GIVEN TEXT:
■ ■ ■ ■ ■

Today, newspaper journalism faces many challenges in terms of financing, which in turn has caused fewer newspapers to be published.
One factor contributing to the rising costs of publication is the rising cost of paper, which has been increasing annually by 10 per cent. Combined with the costs of printing and distribution, this means that the modern newspaper industry is in dire need of additional financing.
Newspapers have had to compensate for their added costs by relying on an unprecedented number of advertisements. However, while publications that rely on advertising for funding can become more independent, they can also lose them their independence if they depend on just a few big advertisers or sponsors.
If such publications print material not favoured by their sponsors, the latter can easily pull their advertisements.
In the 1920s and 1930s in Egypt there was a newspaper called Al-Siyasa, literally “Politics”, published by the Liberal Constitutionalist Party of the time.
As its name implies, it dealt mostly with the political landscape of Egypt in the period, and according to the late historian Yonan Labib Rizk it had a virtual monopoly on the best journalists in the country. It transformed young members of the Liberal Constitutionalist Party, most of whom came from aristocratic backgrounds, into political activists.
Al-Ahram itself was founded in 1876, and like many other newspapers it faced the challenge of financing early on, forcing it to report on rulings from the local and mixed courts (which dealt with the affairs of foreigners in Egypt), since these were of interest to its readers.
However, as well as providing the newspaper with its bread-and-butter, the court reports were also mandatory for Al-Ahram to publish. They were a reflection of the wider society.
The great Egyptian journalist Ahmed Bahaeddin used to say that “when I travel to foreign countries, the first thing I do is read the newspapers, and especially the classified ads, as these can speak volumes about the social and economic situation of the country.”
The same thing could be said of the court reports that appeared in the early editions of Al-Ahram.

■ ■ ■ ■ ■

EXERCISE AIM: Continue the passage on newspaper financing and the early Egyptian press from the point where it ends.

ENTRIES SHOWN:
■ ■ ■ ■ ■

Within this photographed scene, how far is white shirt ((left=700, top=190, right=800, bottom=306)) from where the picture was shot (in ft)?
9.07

■ ■ ■ ■ ■

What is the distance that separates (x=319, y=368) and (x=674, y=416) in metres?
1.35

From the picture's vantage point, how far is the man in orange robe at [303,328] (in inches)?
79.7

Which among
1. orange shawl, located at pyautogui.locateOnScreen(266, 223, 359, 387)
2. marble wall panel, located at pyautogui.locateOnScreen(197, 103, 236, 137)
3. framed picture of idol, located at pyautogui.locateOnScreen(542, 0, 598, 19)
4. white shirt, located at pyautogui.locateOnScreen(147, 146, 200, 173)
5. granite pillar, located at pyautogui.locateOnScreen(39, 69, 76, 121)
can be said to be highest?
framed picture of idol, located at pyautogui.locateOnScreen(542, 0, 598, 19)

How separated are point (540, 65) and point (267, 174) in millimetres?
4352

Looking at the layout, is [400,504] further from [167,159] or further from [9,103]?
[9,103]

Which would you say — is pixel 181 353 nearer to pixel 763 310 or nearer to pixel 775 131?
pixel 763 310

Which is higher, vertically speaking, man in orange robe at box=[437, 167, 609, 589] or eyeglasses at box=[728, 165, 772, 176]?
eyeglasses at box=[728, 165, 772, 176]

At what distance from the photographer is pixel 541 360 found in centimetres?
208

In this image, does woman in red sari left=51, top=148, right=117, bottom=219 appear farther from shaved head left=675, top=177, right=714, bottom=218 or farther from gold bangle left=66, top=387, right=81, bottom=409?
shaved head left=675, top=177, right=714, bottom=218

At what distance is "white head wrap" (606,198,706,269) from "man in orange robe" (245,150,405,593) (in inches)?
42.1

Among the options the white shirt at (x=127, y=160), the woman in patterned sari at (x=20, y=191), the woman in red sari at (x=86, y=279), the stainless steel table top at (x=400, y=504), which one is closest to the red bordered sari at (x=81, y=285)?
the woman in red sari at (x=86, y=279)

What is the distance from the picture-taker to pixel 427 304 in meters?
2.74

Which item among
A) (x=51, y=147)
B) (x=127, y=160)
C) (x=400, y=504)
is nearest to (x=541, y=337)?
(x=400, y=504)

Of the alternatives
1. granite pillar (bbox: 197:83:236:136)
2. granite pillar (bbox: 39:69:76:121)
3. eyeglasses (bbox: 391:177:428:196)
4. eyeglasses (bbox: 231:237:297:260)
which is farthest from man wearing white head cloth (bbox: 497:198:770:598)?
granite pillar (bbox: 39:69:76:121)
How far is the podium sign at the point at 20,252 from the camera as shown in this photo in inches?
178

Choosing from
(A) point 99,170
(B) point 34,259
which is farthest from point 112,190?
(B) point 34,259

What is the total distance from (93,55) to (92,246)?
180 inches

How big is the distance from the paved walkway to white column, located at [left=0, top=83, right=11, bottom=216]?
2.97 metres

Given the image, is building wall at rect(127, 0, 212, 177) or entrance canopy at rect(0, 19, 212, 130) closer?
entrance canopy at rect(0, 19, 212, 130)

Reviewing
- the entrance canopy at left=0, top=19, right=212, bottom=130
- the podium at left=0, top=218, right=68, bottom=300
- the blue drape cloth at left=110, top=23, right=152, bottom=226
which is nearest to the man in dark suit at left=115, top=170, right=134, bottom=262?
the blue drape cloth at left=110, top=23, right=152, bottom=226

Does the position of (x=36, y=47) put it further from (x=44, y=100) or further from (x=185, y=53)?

■ ■ ■ ■ ■

ANSWER BOX:
Many important changes took place during the rule of khedive Ismail in the late 19th century, and Al-Ahram reflected many of them by giving advertising space to consumer products such as medicines, alcohol and tobacco, formerly only of interest to Europeans.
There were also many advertisements for furniture and novelty products in Al-Ahram at this time, these being designed to appeal to the new social classes that had developed interests in European goods, or at least goods that might have been more appealing to Europeans.
They appealed to the new class of effendis, for example, meaning the growing professional classes, and to urban businessmen and landowners in rural areas. Such readers made up a new class of consumers, and they both advertised their goods and services in Al-Ahram and consumed those advertised by others.
Like all advertising, this early newspaper advertising was designed to appeal to basic desires, and the early copies of Al-Ahram are full of advertisements for new medicines, sometimes endorsed by peculiar physicians. Some of them were claimed to strengthen male virality, or cure female infertility, for example.
Such advertisements also show how society at that time was adopting new ways of doing things on the path to modernity. The traditional kobya pens used by government bureaucrats at the time were increasingly being abandoned in favour of the Hilal-brand typewriters advertised in Al-Ahram in 1907, for example, by a foreign company run by someone called Stephano Mobardi, a foreigner, in Alexandria.
Egypt at the time was undergoing significant urbanisation, and this was mirrored in advertisements in the newspapers of the time. Many carried advertising for cement, for example, from companies such as Ougst in Alexandria and Cemento in Cairo.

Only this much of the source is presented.